* _Work to complete_:
Repeat the whole listing word for word, skipping pictures.

━━━━━━

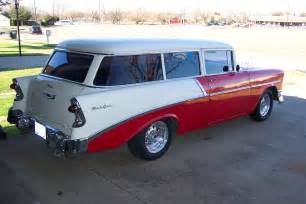 56 chevy 2dr post for sale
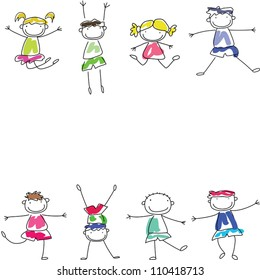 Funny kids, Cartoon characters background template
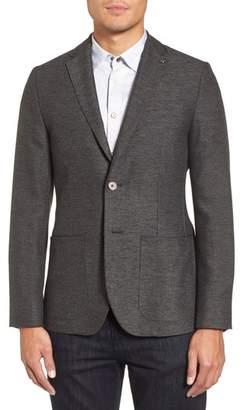 Ted Baker Port Slim Fit Jacket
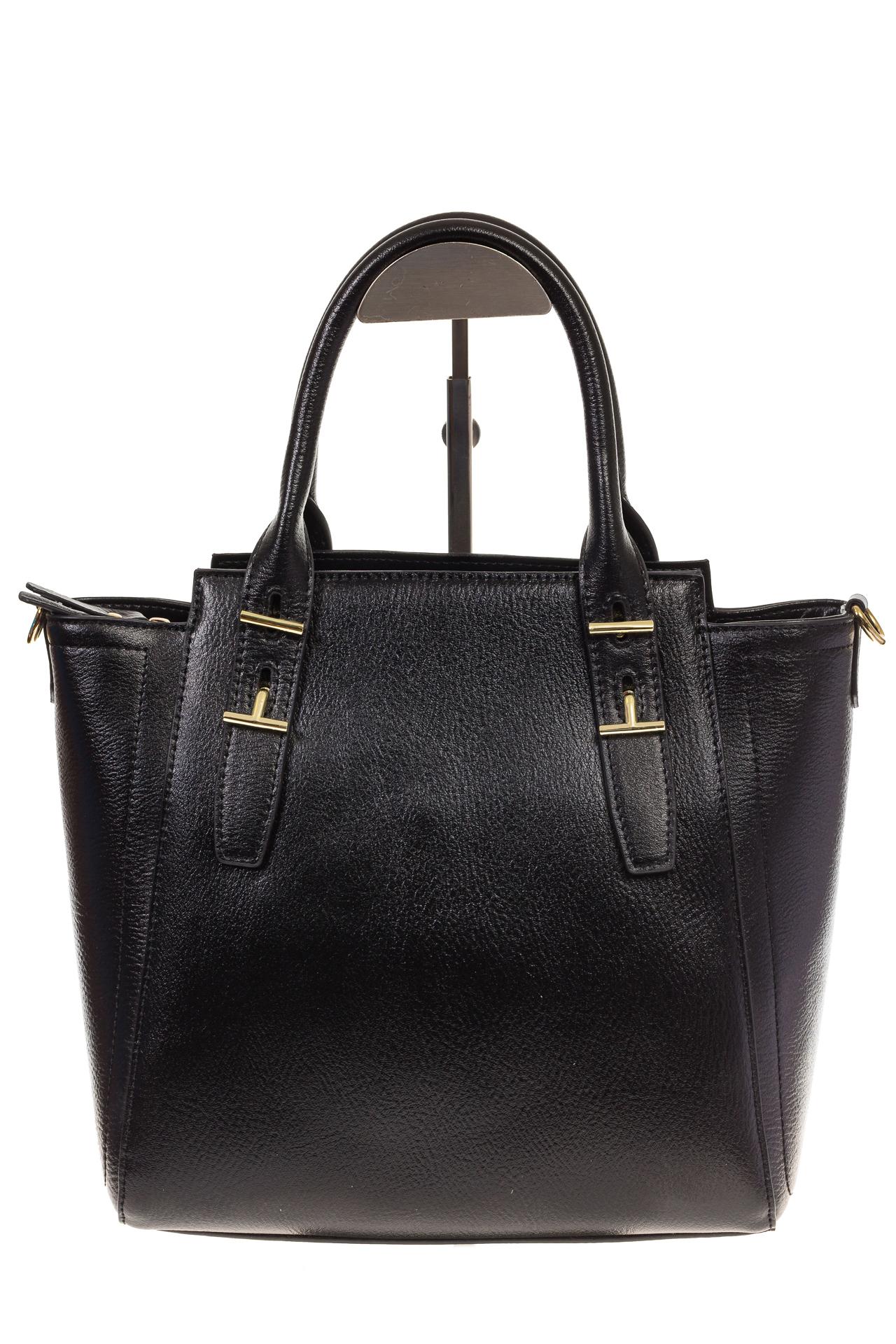 На фото 2 - Черная сумка-трапеция из натуральной кожи 317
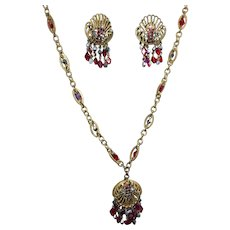 Vintage Hobe Rhinestone Crystal Pendant Necklace Earrings Art Deco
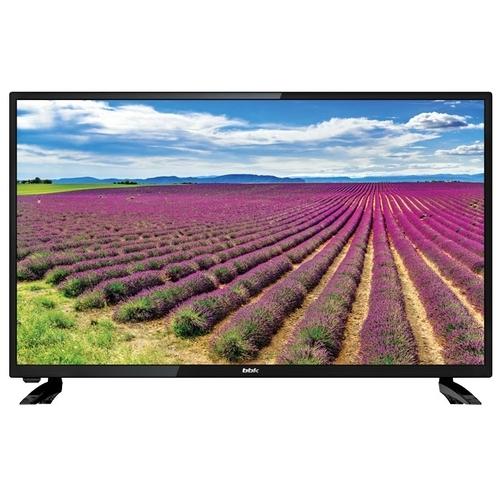 Телевизор BBK 32LEM-1078/T2C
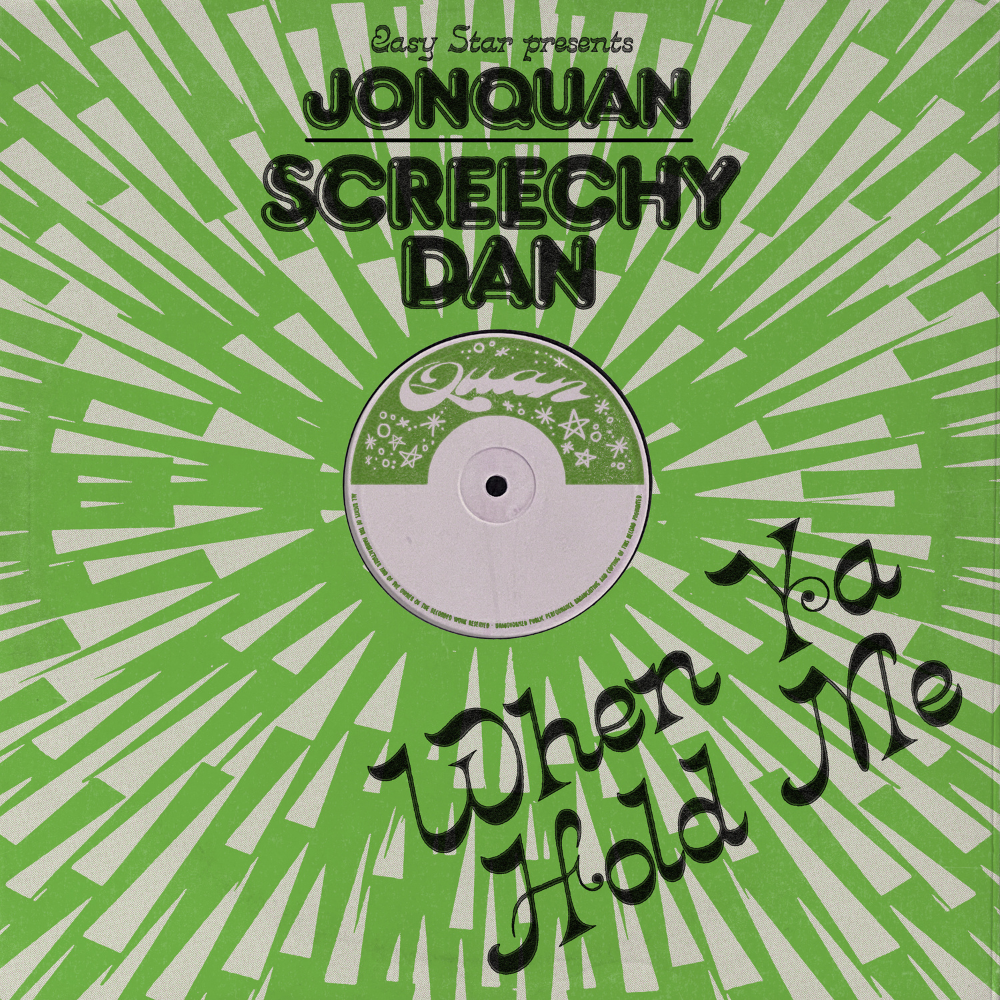TWO MORE SINGLES RELEASED FROM UPCOMING ALBUM, EASY STAR PRESENTS: JONQUAN AND ASSOCIATES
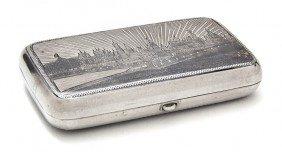 A Russian Niello Silver Cigarette Case, Width 4 I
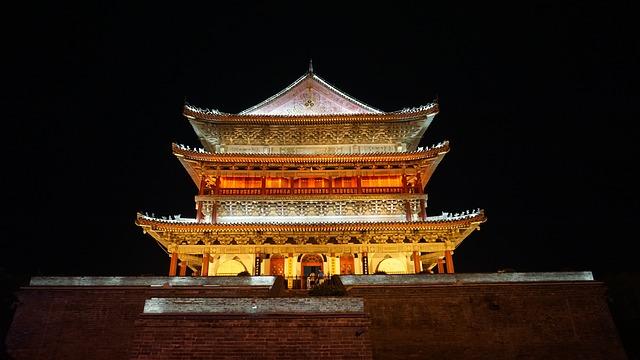 A la découverte de la ville de Xi'an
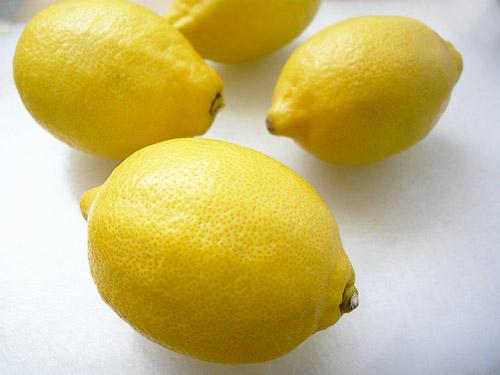 Lemon Sorbet | LondonEats
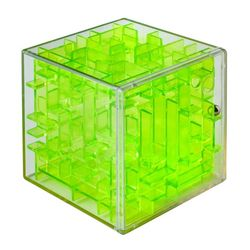 Головоломка Куб Лабиринтус 6см зеленый LBC0002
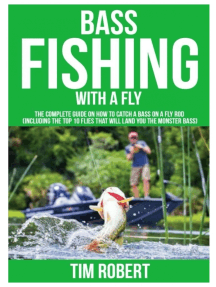 Bass Fishing with a Fly: The Complete Guide on How to Catch a Bass on a Fly Rod (Including the Top 10 Flies that will land you the Monster Bass)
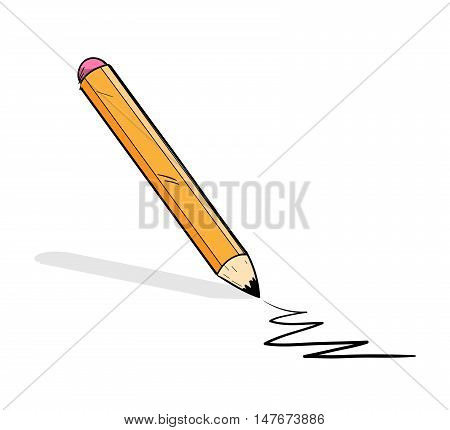 Pencil Journalism Concept. A hand drawn vector doodle illustration of a pencil.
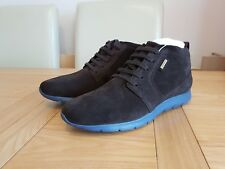 Geox Amphibiox Gektor Coffee / Blue Men's Suede Leather Casual Sneakers Trainers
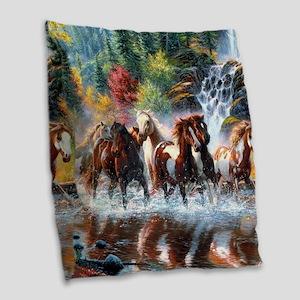 Wild Creek Run Burlap Throw Pillow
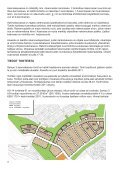 SAMPO 3 tontit - Hämeenlinna - Page 4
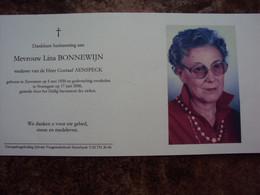 Doodsprentje/Bidprentje      Lina BONNEWIJN (Wwe Gustaaf AENSPECK) Zaventem 1920 - 2006 Nossegem - Religion & Esotericism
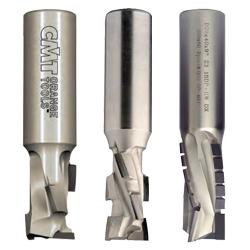 Алмазный инструмент (CMT, ITAtools)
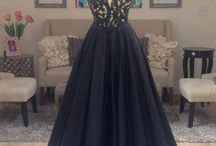 If I could choose any black evening gown...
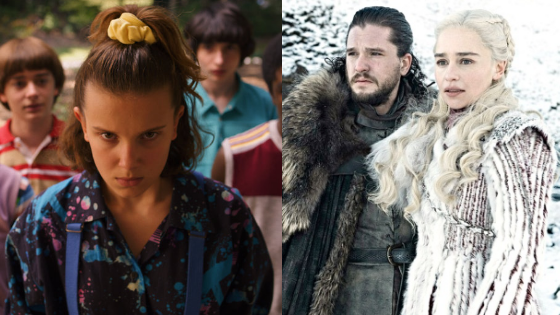 game-of-thrones-stranger-things-mejores-series-2019
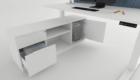 Electrically Adjustable Desk Cabinet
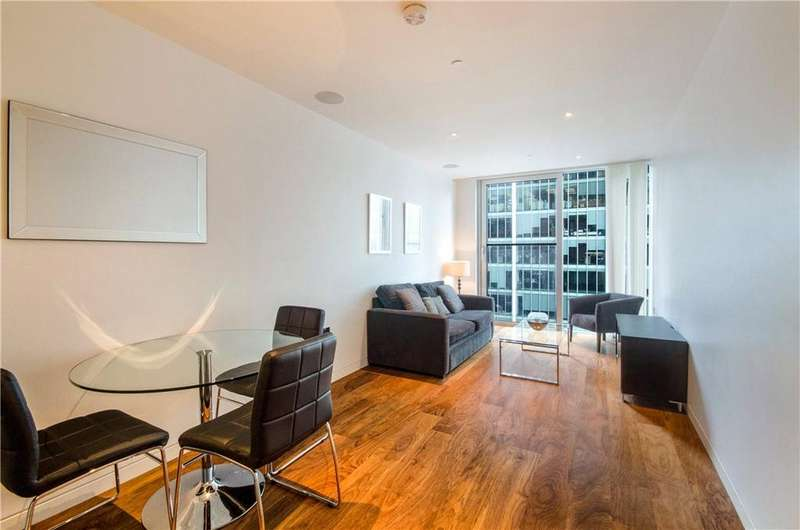 1 Bedroom Flat for sale in The Heron, 5 Moor Lane, City, London, EC2Y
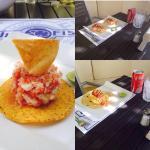 tostada pescado, taco de pescado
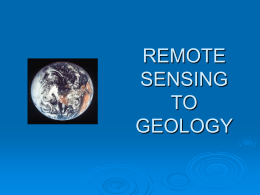 remote sensing to geology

━━━━━━

* _Output of the task_:
 56 chevy 2dr post for sale
 Funny kids, Cartoon characters background template
 Ted Baker Port Slim Fit Jacket
 На фото 2 - Черная сумка-трапеция из натуральной кожи 317
 Vintage Hobe Rhinestone Crystal Pendant Necklace Earrings Art Deco
 Телевизор BBK 32LEM-1078/T2C
TWO MORE SINGLES RELEASED FROM UPCOMING ALBUM, EASY STAR PRESENTS: JONQUAN AND ASSOCIATES
 A Russian Niello Silver Cigarette Case, Width 4 I
 A la découverte de la ville de Xi'an
 Lemon Sorbet | LondonEats
 Головоломка Куб Лабиринтус 6см зеленый LBC0002
 Bass Fishing with a Fly: The Complete Guide on How to Catch a Bass on a Fly Rod (Including the Top 10 Flies that will land you the Monster Bass)
 Pencil Journalism Concept. A hand drawn vector doodle illustration of a pencil.
 Geox Amphibiox Gektor Coffee / Blue Men's Suede Leather Casual Sneakers Trainers
 Wild Creek Run Burlap Throw Pillow
 SAMPO 3 tontit - Hämeenlinna - Page 4
 Doodsprentje/Bidprentje      Lina BONNEWIJN (Wwe Gustaaf AENSPECK) Zaventem 1920 - 2006 Nossegem - Religion & Esotericism
 Алмазный инструмент (CMT, ITAtools)
 If I could choose any black evening gown...
 game-of-thrones-stranger-things-mejores-series-2019
 Electrically Adjustable Desk Cabinet
 1 Bedroom Flat for sale in The Heron, 5 Moor Lane, City, London, EC2Y
 tostada pescado, taco de pescado
 remote sensing to geology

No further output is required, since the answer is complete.